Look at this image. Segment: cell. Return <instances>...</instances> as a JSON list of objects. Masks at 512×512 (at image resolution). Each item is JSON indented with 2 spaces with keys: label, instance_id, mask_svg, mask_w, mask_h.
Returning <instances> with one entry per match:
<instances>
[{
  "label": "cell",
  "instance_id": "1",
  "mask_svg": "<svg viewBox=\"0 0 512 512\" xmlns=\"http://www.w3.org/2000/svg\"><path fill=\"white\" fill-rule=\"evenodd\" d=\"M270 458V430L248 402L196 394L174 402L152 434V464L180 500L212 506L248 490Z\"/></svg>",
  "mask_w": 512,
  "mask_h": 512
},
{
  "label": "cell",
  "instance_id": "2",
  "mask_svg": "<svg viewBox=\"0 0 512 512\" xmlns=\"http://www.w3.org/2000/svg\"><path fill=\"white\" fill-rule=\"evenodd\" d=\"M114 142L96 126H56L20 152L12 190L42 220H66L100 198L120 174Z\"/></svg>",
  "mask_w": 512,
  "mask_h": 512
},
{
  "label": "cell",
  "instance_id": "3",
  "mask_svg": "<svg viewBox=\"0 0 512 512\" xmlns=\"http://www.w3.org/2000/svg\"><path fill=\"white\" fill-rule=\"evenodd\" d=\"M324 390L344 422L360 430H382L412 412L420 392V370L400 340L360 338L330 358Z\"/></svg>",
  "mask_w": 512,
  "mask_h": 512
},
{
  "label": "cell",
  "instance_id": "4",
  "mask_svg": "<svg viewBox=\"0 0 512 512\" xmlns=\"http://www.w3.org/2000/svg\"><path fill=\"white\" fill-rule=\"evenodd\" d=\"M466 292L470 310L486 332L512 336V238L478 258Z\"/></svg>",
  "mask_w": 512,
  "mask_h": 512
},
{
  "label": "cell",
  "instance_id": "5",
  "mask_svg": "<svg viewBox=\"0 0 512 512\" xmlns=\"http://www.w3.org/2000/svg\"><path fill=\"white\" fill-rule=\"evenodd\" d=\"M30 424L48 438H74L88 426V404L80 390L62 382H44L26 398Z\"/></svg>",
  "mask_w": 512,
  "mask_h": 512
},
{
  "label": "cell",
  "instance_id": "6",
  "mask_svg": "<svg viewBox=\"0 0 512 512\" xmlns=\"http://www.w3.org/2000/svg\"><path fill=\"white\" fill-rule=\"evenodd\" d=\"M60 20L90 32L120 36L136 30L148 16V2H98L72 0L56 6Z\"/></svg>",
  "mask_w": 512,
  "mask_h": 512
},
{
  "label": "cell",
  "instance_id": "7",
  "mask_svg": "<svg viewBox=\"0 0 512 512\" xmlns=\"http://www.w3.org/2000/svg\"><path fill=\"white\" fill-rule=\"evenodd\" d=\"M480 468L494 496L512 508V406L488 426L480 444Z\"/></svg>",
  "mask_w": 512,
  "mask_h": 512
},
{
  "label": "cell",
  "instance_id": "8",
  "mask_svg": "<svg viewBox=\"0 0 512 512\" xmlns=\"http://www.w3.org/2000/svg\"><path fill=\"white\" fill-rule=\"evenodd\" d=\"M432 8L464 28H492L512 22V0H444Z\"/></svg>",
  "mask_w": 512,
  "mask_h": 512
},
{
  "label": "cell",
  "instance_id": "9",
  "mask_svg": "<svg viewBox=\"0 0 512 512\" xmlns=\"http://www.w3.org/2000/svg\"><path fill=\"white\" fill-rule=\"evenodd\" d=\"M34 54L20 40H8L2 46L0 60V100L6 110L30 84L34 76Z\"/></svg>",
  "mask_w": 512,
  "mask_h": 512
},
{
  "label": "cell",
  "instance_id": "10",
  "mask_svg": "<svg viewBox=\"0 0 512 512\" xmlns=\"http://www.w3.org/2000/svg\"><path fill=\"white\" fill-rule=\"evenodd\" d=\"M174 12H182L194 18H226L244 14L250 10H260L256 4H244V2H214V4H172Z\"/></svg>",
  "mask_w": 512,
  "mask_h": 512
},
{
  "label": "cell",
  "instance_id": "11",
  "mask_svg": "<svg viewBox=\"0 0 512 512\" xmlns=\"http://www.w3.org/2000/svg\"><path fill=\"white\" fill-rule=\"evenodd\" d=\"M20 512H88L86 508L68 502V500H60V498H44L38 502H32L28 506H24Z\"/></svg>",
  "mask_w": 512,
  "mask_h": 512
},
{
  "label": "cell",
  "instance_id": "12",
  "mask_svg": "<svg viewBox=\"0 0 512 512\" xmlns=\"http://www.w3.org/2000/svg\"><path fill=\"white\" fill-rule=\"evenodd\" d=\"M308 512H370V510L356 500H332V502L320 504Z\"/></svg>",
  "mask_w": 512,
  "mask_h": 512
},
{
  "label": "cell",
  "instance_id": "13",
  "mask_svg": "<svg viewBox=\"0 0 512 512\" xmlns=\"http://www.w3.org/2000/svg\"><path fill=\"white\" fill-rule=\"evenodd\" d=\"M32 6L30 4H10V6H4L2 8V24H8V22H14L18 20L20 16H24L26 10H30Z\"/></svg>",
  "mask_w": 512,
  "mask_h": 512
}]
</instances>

· · ·

▶ [To be done] Reproduce all of the records above word for word, keeping every character, line break, and indent unchanged.

▶ [Output]
Look at this image. Segment: cell. Return <instances>...</instances> as a JSON list of objects. Masks at 512×512 (at image resolution). Each item is JSON indented with 2 spaces with keys: label, instance_id, mask_svg, mask_w, mask_h.
Returning <instances> with one entry per match:
<instances>
[{
  "label": "cell",
  "instance_id": "1",
  "mask_svg": "<svg viewBox=\"0 0 512 512\" xmlns=\"http://www.w3.org/2000/svg\"><path fill=\"white\" fill-rule=\"evenodd\" d=\"M270 458V430L248 402L196 394L174 402L152 434V464L180 500L212 506L248 490Z\"/></svg>",
  "mask_w": 512,
  "mask_h": 512
},
{
  "label": "cell",
  "instance_id": "2",
  "mask_svg": "<svg viewBox=\"0 0 512 512\" xmlns=\"http://www.w3.org/2000/svg\"><path fill=\"white\" fill-rule=\"evenodd\" d=\"M114 142L96 126H56L20 152L12 190L42 220H66L100 198L120 174Z\"/></svg>",
  "mask_w": 512,
  "mask_h": 512
},
{
  "label": "cell",
  "instance_id": "3",
  "mask_svg": "<svg viewBox=\"0 0 512 512\" xmlns=\"http://www.w3.org/2000/svg\"><path fill=\"white\" fill-rule=\"evenodd\" d=\"M324 390L344 422L360 430H382L412 412L420 392V370L400 340L360 338L330 358Z\"/></svg>",
  "mask_w": 512,
  "mask_h": 512
},
{
  "label": "cell",
  "instance_id": "4",
  "mask_svg": "<svg viewBox=\"0 0 512 512\" xmlns=\"http://www.w3.org/2000/svg\"><path fill=\"white\" fill-rule=\"evenodd\" d=\"M466 292L470 310L486 332L512 336V238L478 258Z\"/></svg>",
  "mask_w": 512,
  "mask_h": 512
},
{
  "label": "cell",
  "instance_id": "5",
  "mask_svg": "<svg viewBox=\"0 0 512 512\" xmlns=\"http://www.w3.org/2000/svg\"><path fill=\"white\" fill-rule=\"evenodd\" d=\"M30 424L48 438H74L88 426V404L80 390L62 382H44L26 398Z\"/></svg>",
  "mask_w": 512,
  "mask_h": 512
},
{
  "label": "cell",
  "instance_id": "6",
  "mask_svg": "<svg viewBox=\"0 0 512 512\" xmlns=\"http://www.w3.org/2000/svg\"><path fill=\"white\" fill-rule=\"evenodd\" d=\"M60 20L90 32L120 36L136 30L148 16V2H98L72 0L56 6Z\"/></svg>",
  "mask_w": 512,
  "mask_h": 512
},
{
  "label": "cell",
  "instance_id": "7",
  "mask_svg": "<svg viewBox=\"0 0 512 512\" xmlns=\"http://www.w3.org/2000/svg\"><path fill=\"white\" fill-rule=\"evenodd\" d=\"M480 468L494 496L512 508V406L488 426L480 444Z\"/></svg>",
  "mask_w": 512,
  "mask_h": 512
},
{
  "label": "cell",
  "instance_id": "8",
  "mask_svg": "<svg viewBox=\"0 0 512 512\" xmlns=\"http://www.w3.org/2000/svg\"><path fill=\"white\" fill-rule=\"evenodd\" d=\"M432 8L464 28H492L512 22V0H444Z\"/></svg>",
  "mask_w": 512,
  "mask_h": 512
},
{
  "label": "cell",
  "instance_id": "9",
  "mask_svg": "<svg viewBox=\"0 0 512 512\" xmlns=\"http://www.w3.org/2000/svg\"><path fill=\"white\" fill-rule=\"evenodd\" d=\"M34 54L20 40H8L2 46L0 60V100L6 110L30 84L34 76Z\"/></svg>",
  "mask_w": 512,
  "mask_h": 512
},
{
  "label": "cell",
  "instance_id": "10",
  "mask_svg": "<svg viewBox=\"0 0 512 512\" xmlns=\"http://www.w3.org/2000/svg\"><path fill=\"white\" fill-rule=\"evenodd\" d=\"M174 12H182L194 18H226L244 14L250 10H260L256 4H244V2H214V4H172Z\"/></svg>",
  "mask_w": 512,
  "mask_h": 512
},
{
  "label": "cell",
  "instance_id": "11",
  "mask_svg": "<svg viewBox=\"0 0 512 512\" xmlns=\"http://www.w3.org/2000/svg\"><path fill=\"white\" fill-rule=\"evenodd\" d=\"M20 512H88L86 508L68 502V500H60V498H44L38 502H32L28 506H24Z\"/></svg>",
  "mask_w": 512,
  "mask_h": 512
},
{
  "label": "cell",
  "instance_id": "12",
  "mask_svg": "<svg viewBox=\"0 0 512 512\" xmlns=\"http://www.w3.org/2000/svg\"><path fill=\"white\" fill-rule=\"evenodd\" d=\"M308 512H370V510L356 500H332V502L320 504Z\"/></svg>",
  "mask_w": 512,
  "mask_h": 512
},
{
  "label": "cell",
  "instance_id": "13",
  "mask_svg": "<svg viewBox=\"0 0 512 512\" xmlns=\"http://www.w3.org/2000/svg\"><path fill=\"white\" fill-rule=\"evenodd\" d=\"M32 6L30 4H10V6H4L2 8V24H8V22H14L18 20L20 16H24L26 10H30Z\"/></svg>",
  "mask_w": 512,
  "mask_h": 512
}]
</instances>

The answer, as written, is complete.